((
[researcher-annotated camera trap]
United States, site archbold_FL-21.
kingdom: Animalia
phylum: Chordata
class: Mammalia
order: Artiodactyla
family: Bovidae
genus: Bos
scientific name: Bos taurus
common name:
))
### Task to complete
The full set of records must be output again exactly.

### Result for this exercise
[researcher-annotated camera trap]
United States, site archbold_FL-21.
kingdom: Animalia
phylum: Chordata
class: Mammalia
order: Artiodactyla
family: Bovidae
genus: Bos
scientific name: Bos taurus
common name:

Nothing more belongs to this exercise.